** Task input follows **

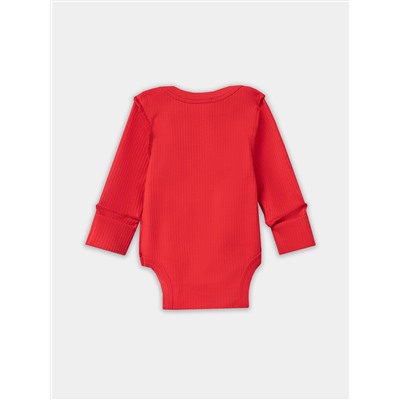 MARK FORMELLE Боди детское 13018-1-2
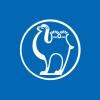 Camel Group Co., Ltd.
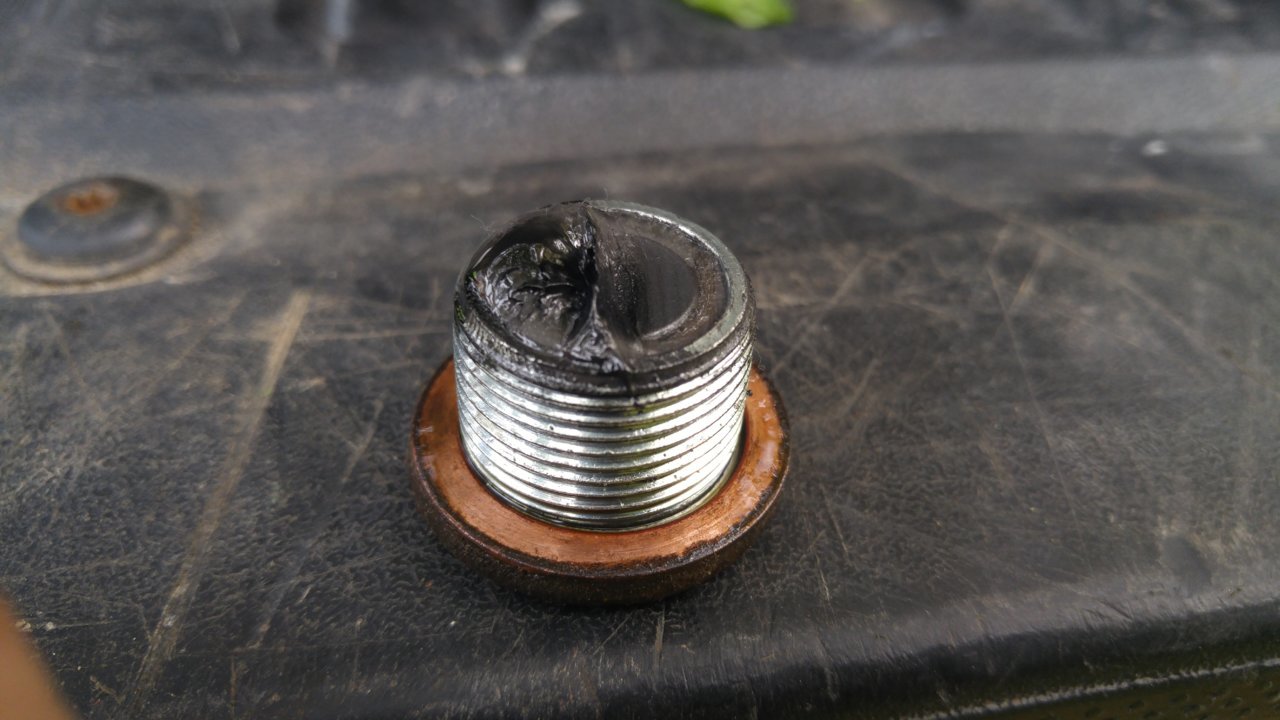 20180927_141142[1].jpg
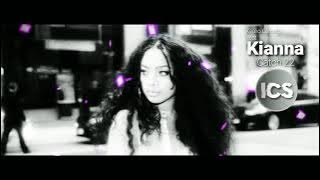 Giulio Cercato | Catch 22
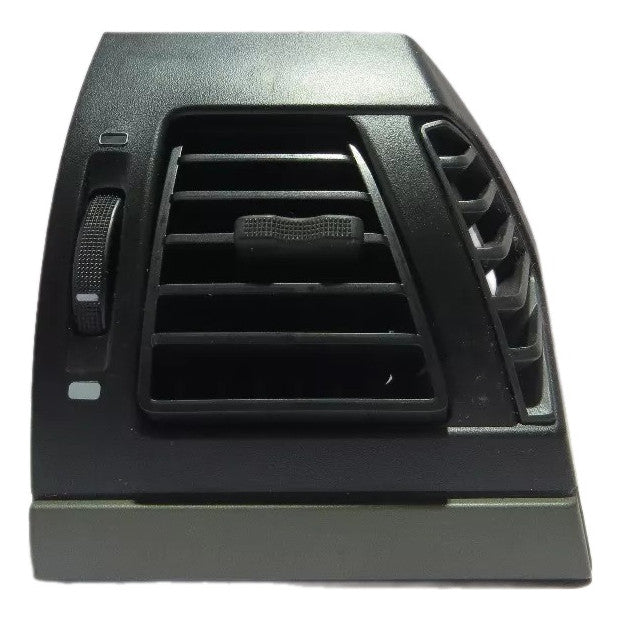 Difusor Ar Lado Direito Idea 2011 a 2016 Original Fiat 735515774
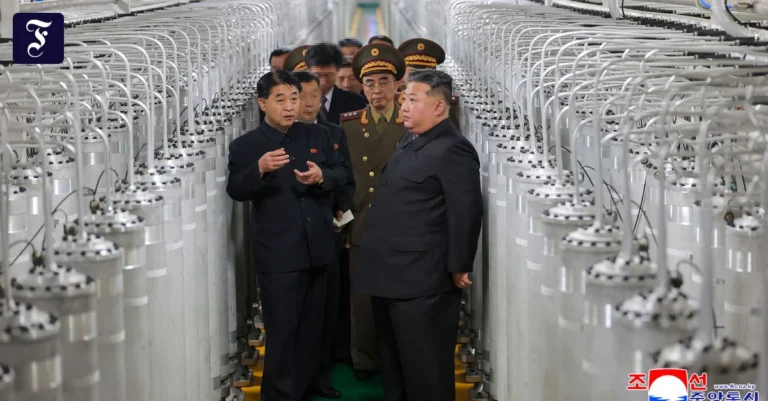 der-nordkoreanische-machthaber.webp.webp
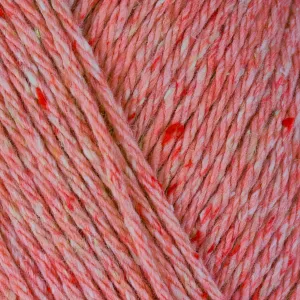 Basic V Kit, Size 9 (Bubblegum 3929)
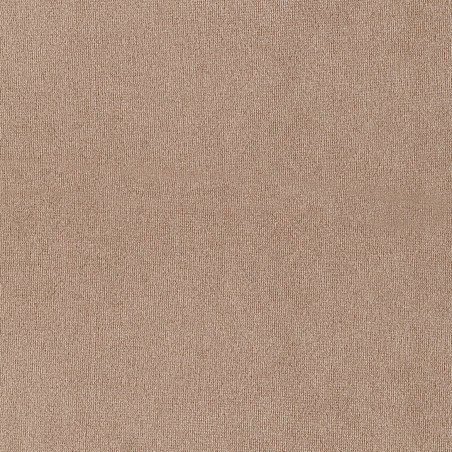 Sametová látka Abitex Velvety (col. 402)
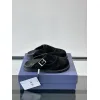 Dior Shoes for Dior Slippers for men #A62484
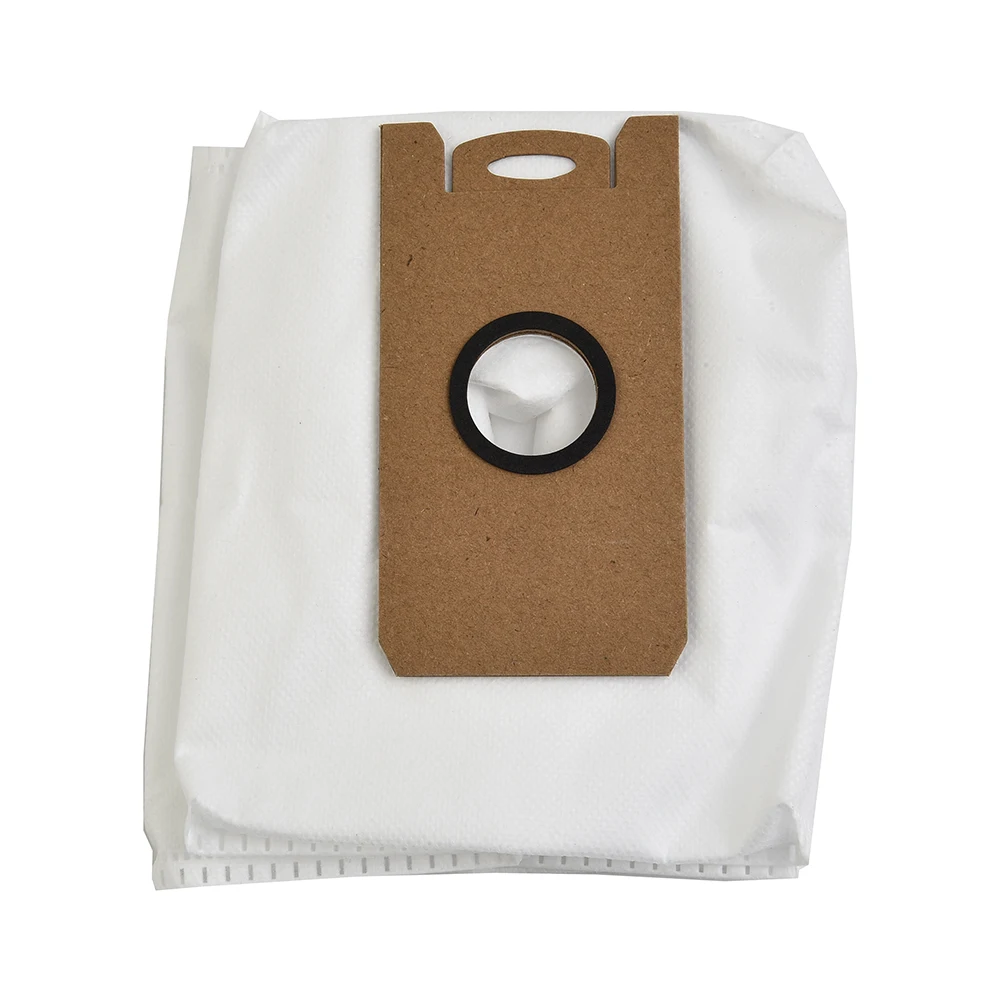 

Cleaner Accessories Dust Bags Garden Home 2022 Convenient Easily Removed Hot Sale Normal Maintenance Self Cleaning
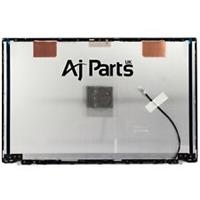 For HP 15-EG1053CL 15-EH 15-EG Lcd Back Cover Top Case Lid Silver M08901-001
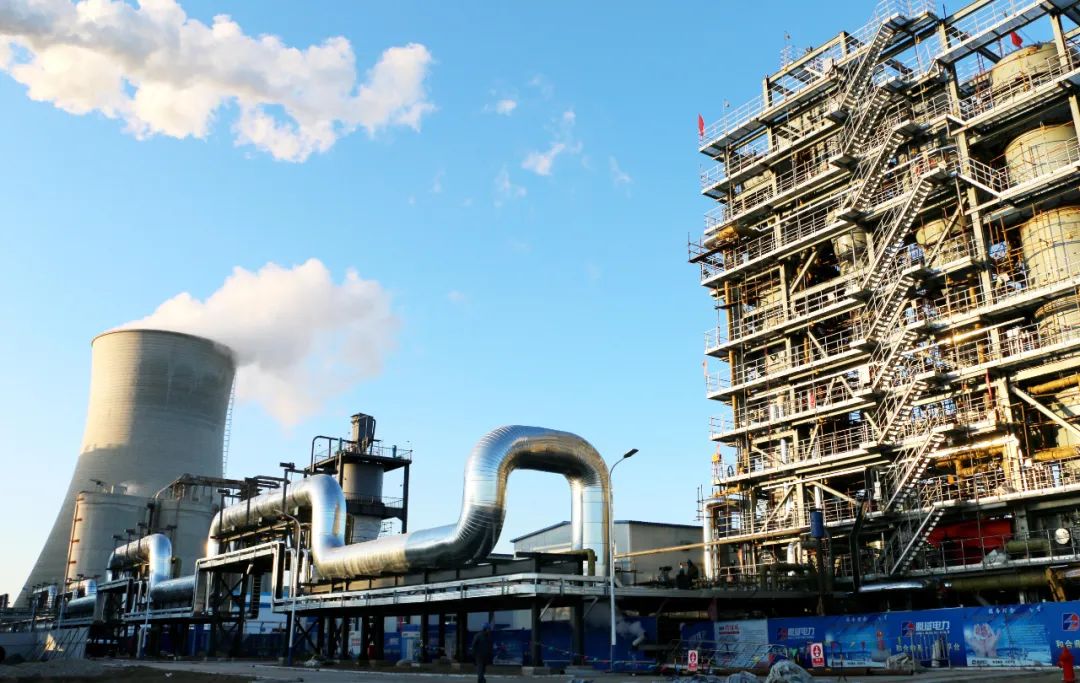 �й����ط�����(�ɷ�)���޹�˾-�ٷ���վ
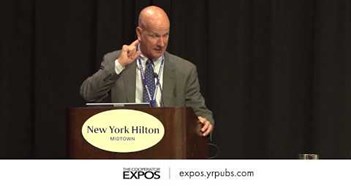 Preparing Your Co-op or Condo for the Internet of Things (IoT) - Are You Ready? Preparing Your Co-op or Condo for the Internet of Things (IoT) - Are You Ready?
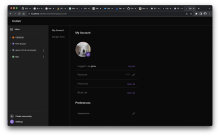 Screenshot 2023-09-13 at 5.00.37 PM.png (2×3 px, 880 KB)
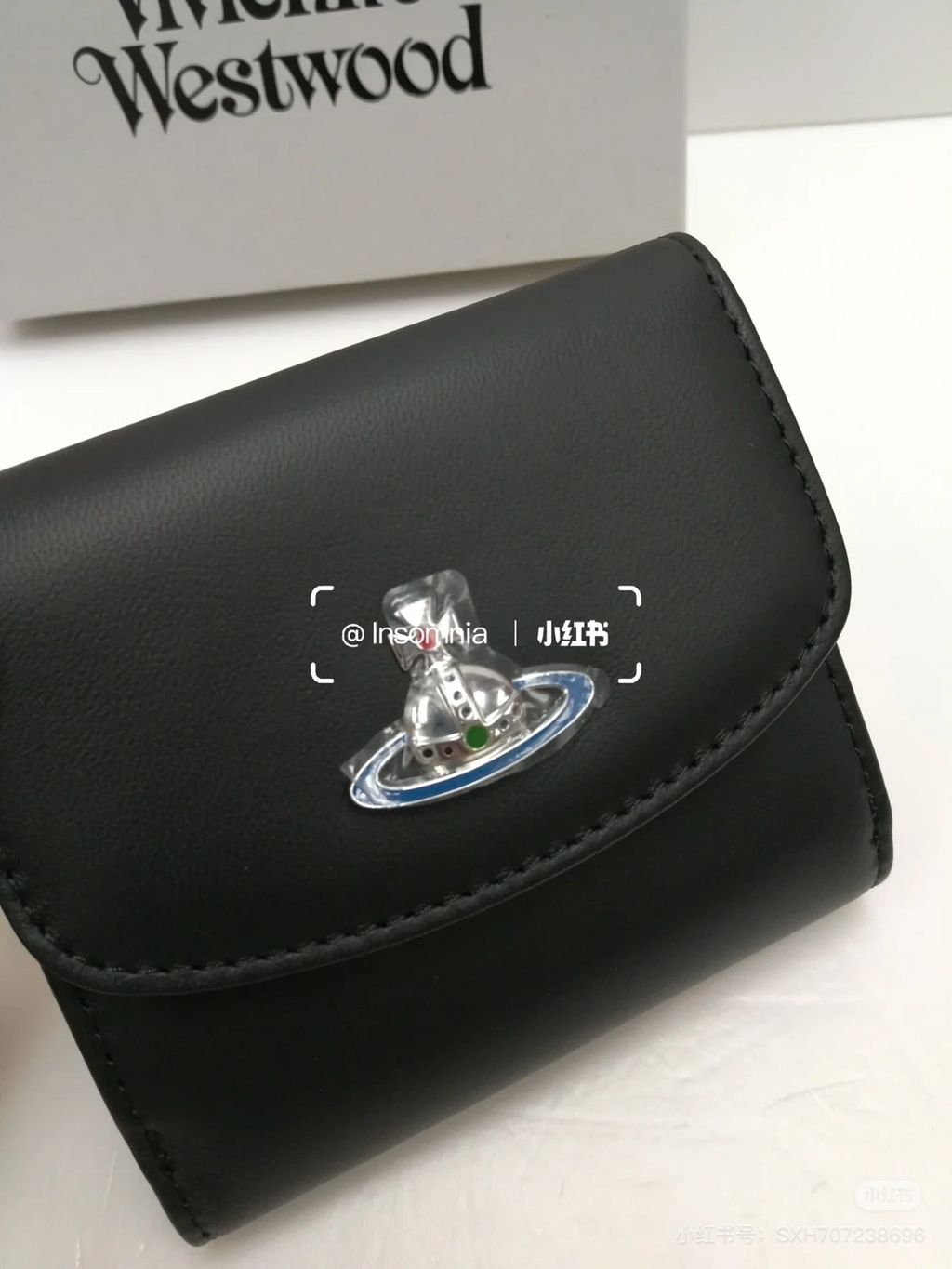 image_E6C9D0E4-CF83-410A-B3C9-972DE1E43A87_1744725021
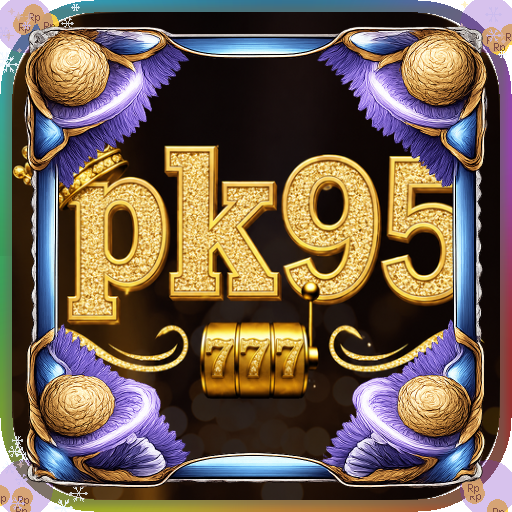 pk95 — galeri pratinjau - APK Resmi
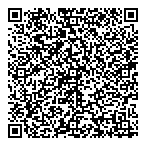 QR код "Пятерочка"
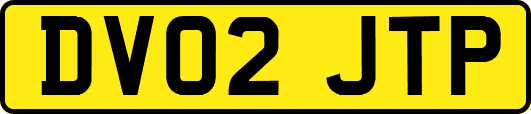 DV02JTP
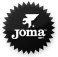 Joma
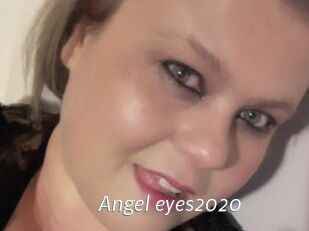 Angel_eyes2020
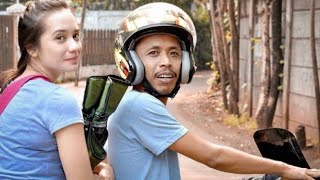 Download lagu Terbaru!! Story wa mas Pur (tukang ojek pengkolan) mp3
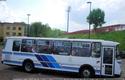 2009-05-10-e-odra_w-cracovia-u-016_600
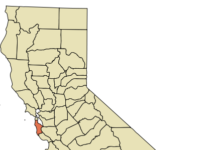 san mateo county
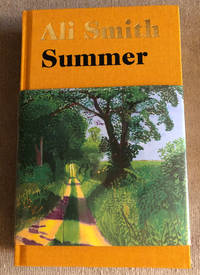 image of Summer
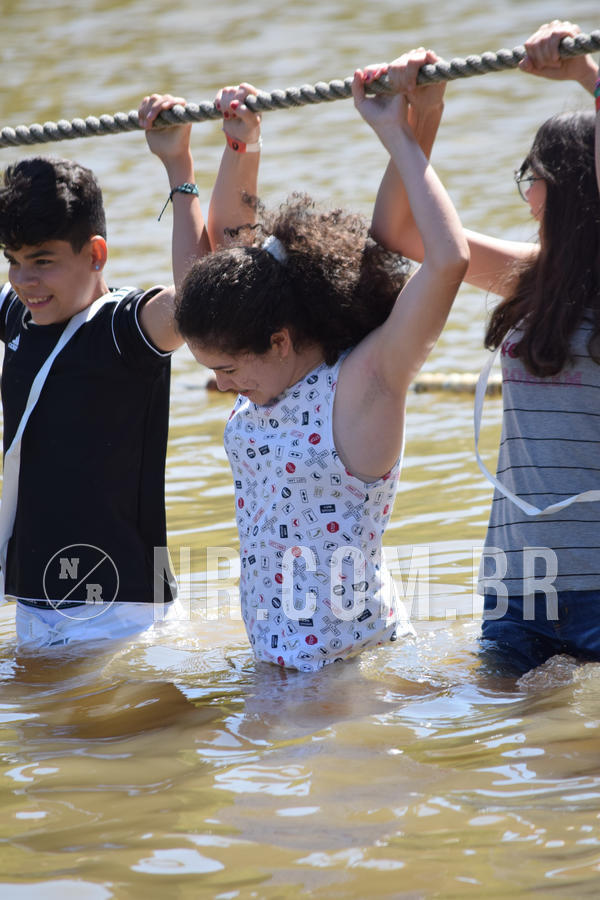 Buy your photos of the event NR Fun - Resort Santo Antnio do Pinhal 08 a 11/09/19 on Fotop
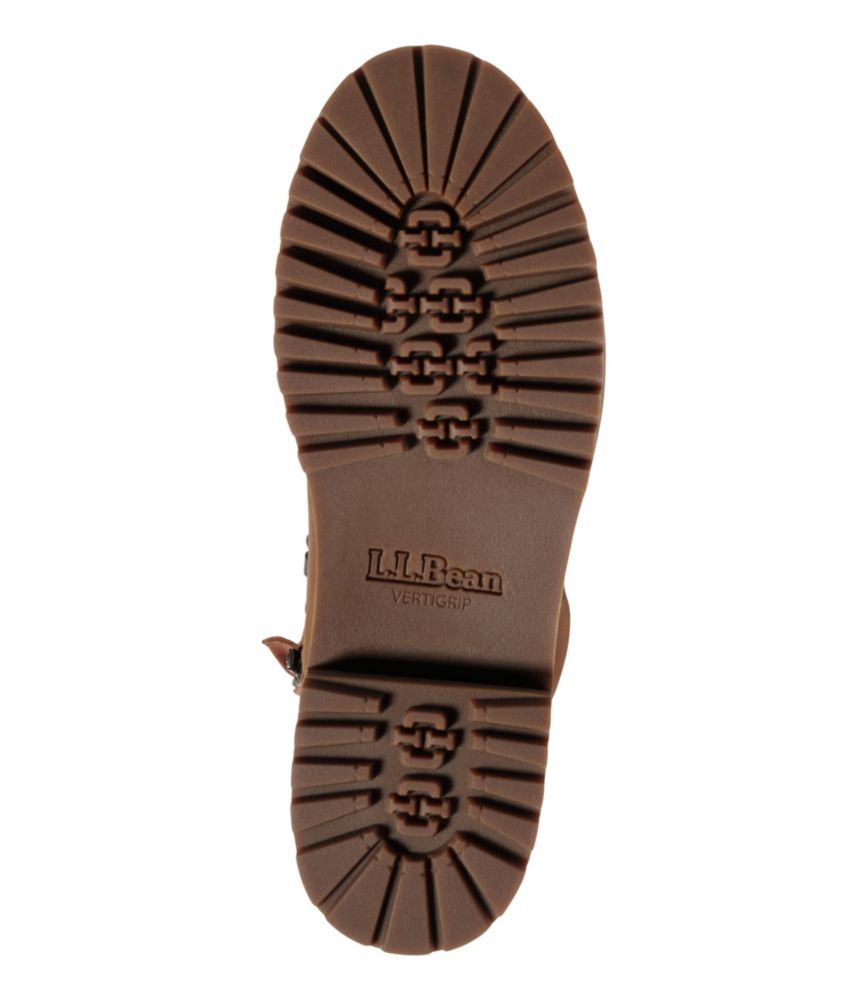 Women's Camden Hills Alpine Boots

** End of Task input **

* _Problem details_: Drop the pictures; return the lines above from the line containing "Dior Shoes for Dior Slippers for men #A62484" to the line containing "san mateo county", both included, exactly.

* _Result of the exercise_:
 Dior Shoes for Dior Slippers for men #A62484

Cleaner Accessories Dust Bags Garden Home 2022 Convenient Easily Removed Hot Sale Normal Maintenance Self Cleaning
 For HP 15-EG1053CL 15-EH 15-EG Lcd Back Cover Top Case Lid Silver M08901-001
 �й����ط�����(�ɷ�)���޹�˾-�ٷ���վ
 Preparing Your Co-op or Condo for the Internet of Things (IoT) - Are You Ready? Preparing Your Co-op or Condo for the Internet of Things (IoT) - Are You Ready?
 Screenshot 2023-09-13 at 5.00.37 PM.png (2×3 px, 880 KB)
 image_E6C9D0E4-CF83-410A-B3C9-972DE1E43A87_1744725021
 pk95 — galeri pratinjau - APK Resmi
 QR код "Пятерочка"
 DV02JTP
 Joma
 Angel_eyes2020
 Download lagu Terbaru!! Story wa mas Pur (tukang ojek pengkolan) mp3
 2009-05-10-e-odra_w-cracovia-u-016_600
 san mateo county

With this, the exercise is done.